Entries taken from a collection
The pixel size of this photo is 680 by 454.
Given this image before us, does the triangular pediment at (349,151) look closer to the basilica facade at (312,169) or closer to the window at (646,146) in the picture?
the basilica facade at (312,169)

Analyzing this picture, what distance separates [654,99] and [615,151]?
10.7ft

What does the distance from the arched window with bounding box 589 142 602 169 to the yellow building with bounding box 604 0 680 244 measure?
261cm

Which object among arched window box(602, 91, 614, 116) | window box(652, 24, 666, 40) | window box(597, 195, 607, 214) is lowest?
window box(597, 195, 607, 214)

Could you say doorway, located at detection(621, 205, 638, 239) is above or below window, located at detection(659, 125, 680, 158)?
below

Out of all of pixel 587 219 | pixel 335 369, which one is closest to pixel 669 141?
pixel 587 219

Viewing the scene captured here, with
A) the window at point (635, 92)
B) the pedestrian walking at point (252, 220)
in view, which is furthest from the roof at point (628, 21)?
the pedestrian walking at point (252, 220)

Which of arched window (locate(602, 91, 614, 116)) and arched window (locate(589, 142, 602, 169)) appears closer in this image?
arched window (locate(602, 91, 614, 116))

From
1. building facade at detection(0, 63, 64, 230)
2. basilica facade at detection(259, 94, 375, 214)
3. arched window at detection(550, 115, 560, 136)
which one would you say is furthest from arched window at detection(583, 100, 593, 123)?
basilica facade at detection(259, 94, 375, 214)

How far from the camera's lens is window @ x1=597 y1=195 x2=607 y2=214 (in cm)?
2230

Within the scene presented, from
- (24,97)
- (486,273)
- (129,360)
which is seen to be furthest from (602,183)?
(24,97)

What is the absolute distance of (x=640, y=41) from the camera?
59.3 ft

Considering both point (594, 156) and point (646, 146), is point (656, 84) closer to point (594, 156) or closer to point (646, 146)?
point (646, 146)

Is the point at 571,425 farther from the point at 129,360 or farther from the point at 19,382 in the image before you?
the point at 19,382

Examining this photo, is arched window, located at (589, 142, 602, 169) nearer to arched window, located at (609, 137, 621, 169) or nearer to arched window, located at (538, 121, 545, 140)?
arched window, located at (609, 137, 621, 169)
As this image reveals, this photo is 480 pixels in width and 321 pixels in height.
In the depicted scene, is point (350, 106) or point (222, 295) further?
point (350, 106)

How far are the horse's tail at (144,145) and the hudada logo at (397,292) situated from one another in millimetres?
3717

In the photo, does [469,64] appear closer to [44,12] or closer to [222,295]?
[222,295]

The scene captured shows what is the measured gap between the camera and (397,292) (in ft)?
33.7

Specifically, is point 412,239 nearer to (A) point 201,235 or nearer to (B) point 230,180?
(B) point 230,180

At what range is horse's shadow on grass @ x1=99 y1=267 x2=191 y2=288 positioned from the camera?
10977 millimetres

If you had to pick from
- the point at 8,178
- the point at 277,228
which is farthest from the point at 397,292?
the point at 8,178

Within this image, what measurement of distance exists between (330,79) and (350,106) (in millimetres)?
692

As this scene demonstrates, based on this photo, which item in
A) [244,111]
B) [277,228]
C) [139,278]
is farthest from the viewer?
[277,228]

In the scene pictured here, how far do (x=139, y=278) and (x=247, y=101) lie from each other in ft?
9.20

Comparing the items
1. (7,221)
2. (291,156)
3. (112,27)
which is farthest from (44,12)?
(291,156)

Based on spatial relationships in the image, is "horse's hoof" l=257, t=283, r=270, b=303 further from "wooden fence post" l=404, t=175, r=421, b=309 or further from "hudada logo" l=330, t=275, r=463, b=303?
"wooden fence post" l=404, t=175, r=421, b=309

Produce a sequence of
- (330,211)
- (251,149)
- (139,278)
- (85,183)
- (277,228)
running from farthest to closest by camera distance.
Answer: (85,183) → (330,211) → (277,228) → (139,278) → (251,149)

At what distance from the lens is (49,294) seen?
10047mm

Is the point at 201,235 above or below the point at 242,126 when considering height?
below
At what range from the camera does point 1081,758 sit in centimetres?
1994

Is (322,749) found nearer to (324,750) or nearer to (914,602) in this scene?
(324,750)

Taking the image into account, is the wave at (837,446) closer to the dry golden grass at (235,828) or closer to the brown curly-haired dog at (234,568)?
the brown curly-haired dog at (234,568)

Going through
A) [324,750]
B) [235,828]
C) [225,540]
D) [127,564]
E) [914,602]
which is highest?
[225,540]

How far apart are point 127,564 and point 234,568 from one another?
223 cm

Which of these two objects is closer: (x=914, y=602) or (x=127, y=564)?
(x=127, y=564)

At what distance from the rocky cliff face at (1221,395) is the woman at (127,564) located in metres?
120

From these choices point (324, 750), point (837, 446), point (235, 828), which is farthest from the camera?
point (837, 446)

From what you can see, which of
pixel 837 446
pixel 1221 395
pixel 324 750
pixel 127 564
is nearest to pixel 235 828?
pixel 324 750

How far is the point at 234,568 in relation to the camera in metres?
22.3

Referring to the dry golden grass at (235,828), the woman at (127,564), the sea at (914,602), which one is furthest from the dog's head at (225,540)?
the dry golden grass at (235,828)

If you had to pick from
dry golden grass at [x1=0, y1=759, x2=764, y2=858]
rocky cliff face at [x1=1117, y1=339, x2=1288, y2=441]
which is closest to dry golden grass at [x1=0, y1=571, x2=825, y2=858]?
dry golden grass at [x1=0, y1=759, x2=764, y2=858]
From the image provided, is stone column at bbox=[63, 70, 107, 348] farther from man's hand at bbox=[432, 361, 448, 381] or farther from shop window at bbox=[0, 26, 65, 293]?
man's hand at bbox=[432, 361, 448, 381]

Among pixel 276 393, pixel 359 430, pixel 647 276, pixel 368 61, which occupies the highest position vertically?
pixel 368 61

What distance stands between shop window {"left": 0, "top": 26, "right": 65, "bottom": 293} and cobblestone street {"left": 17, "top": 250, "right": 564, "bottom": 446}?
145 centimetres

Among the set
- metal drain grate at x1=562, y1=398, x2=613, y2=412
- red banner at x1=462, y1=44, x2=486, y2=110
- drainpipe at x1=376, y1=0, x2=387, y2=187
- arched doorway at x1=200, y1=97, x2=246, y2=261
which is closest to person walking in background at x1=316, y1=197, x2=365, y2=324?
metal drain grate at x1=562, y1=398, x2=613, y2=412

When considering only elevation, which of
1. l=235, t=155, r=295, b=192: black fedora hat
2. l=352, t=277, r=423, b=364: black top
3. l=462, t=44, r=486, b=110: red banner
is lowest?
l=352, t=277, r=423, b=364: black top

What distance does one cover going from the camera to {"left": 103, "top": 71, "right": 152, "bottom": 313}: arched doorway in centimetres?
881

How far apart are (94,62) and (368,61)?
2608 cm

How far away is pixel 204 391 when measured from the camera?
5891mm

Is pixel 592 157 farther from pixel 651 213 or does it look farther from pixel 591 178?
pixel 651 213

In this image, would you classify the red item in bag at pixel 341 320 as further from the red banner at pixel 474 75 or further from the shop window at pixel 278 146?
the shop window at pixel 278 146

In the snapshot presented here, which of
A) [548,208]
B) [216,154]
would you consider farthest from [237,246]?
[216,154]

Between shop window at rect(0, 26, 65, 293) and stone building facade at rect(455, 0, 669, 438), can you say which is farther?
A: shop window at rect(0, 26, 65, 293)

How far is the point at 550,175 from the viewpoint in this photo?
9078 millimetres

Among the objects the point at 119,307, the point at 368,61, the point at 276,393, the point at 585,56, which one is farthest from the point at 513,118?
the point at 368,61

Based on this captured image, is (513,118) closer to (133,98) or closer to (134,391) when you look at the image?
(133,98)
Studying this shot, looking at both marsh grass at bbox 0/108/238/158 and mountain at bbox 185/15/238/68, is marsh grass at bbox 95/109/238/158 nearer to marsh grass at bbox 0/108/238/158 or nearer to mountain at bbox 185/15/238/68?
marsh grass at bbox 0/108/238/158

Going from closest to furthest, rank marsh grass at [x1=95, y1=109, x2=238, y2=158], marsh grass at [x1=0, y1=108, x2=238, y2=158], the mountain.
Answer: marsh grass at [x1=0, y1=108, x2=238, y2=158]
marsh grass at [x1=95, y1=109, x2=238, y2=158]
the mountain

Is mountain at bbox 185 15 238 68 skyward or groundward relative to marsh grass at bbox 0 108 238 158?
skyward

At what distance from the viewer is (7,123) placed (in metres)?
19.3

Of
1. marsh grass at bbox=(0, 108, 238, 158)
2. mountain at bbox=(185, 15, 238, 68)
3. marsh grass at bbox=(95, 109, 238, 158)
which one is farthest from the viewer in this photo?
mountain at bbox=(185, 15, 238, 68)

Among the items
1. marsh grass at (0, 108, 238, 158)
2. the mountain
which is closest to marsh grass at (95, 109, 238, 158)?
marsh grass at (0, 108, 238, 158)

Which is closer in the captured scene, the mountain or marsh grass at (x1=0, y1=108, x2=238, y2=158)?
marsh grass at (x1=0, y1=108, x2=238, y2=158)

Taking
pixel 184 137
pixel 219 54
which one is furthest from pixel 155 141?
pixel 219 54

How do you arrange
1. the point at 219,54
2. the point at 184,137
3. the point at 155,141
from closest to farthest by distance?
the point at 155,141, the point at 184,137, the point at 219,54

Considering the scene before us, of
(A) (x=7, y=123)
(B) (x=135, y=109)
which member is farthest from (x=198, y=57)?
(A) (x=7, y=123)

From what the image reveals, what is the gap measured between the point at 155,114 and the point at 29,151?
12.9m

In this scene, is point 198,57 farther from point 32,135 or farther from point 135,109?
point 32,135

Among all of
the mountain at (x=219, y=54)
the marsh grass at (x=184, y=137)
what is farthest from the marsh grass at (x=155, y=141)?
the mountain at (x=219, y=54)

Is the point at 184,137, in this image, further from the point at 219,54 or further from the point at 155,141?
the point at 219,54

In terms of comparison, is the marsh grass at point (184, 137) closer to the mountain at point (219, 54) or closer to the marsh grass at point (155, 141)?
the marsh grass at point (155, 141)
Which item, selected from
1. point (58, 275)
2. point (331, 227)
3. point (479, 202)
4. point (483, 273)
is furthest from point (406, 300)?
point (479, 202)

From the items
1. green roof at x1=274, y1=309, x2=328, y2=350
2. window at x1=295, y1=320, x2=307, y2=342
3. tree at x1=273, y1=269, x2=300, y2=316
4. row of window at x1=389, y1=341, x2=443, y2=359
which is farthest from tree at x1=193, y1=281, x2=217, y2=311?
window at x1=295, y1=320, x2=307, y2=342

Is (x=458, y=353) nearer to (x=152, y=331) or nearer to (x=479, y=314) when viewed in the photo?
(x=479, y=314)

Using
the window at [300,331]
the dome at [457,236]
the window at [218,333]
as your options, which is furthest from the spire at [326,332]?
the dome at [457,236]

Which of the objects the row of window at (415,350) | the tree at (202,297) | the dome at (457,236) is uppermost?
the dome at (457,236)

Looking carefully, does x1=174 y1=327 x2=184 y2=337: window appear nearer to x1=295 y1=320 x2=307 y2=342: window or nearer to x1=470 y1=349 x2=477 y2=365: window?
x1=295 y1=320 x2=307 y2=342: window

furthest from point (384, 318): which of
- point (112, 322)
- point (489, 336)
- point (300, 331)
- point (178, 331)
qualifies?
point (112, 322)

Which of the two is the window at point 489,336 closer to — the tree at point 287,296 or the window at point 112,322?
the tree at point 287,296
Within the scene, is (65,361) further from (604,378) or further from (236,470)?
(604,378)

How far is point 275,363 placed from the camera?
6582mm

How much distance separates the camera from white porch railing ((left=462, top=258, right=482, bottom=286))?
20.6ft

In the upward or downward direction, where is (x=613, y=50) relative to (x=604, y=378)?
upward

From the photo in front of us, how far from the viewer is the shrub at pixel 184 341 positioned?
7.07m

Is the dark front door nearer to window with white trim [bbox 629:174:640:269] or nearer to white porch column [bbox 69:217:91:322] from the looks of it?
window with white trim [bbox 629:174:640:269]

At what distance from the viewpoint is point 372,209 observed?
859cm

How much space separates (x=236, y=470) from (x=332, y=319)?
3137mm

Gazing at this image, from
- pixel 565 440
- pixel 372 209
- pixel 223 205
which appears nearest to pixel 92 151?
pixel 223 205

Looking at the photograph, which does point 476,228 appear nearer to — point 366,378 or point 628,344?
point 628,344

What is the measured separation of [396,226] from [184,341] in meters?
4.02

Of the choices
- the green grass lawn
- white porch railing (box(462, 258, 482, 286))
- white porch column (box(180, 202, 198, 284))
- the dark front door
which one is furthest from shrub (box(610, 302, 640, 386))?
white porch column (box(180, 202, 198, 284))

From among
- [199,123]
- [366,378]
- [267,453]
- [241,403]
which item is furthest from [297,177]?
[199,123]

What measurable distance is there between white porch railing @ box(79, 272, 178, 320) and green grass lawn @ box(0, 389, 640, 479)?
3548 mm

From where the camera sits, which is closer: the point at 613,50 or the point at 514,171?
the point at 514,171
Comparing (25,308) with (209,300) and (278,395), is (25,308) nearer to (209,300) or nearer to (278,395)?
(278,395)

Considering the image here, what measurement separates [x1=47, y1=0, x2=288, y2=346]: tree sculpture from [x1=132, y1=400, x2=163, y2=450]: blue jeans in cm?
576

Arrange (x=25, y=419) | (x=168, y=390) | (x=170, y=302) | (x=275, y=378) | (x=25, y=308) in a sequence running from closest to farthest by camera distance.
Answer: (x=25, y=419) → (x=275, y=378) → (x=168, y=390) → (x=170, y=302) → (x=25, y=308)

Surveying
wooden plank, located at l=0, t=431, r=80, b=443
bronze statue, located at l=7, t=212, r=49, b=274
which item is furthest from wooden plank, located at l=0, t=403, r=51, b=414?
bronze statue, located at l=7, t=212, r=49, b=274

REQUIREMENT: Copy word for word the lines from the one containing "From the items" through the one containing "which is farthest from tree", including both of those lines.

SOLUTION FOR THIS TASK:
From the items
1. green roof at x1=274, y1=309, x2=328, y2=350
2. window at x1=295, y1=320, x2=307, y2=342
3. tree at x1=273, y1=269, x2=300, y2=316
4. row of window at x1=389, y1=341, x2=443, y2=359
which is farthest from tree at x1=193, y1=281, x2=217, y2=311?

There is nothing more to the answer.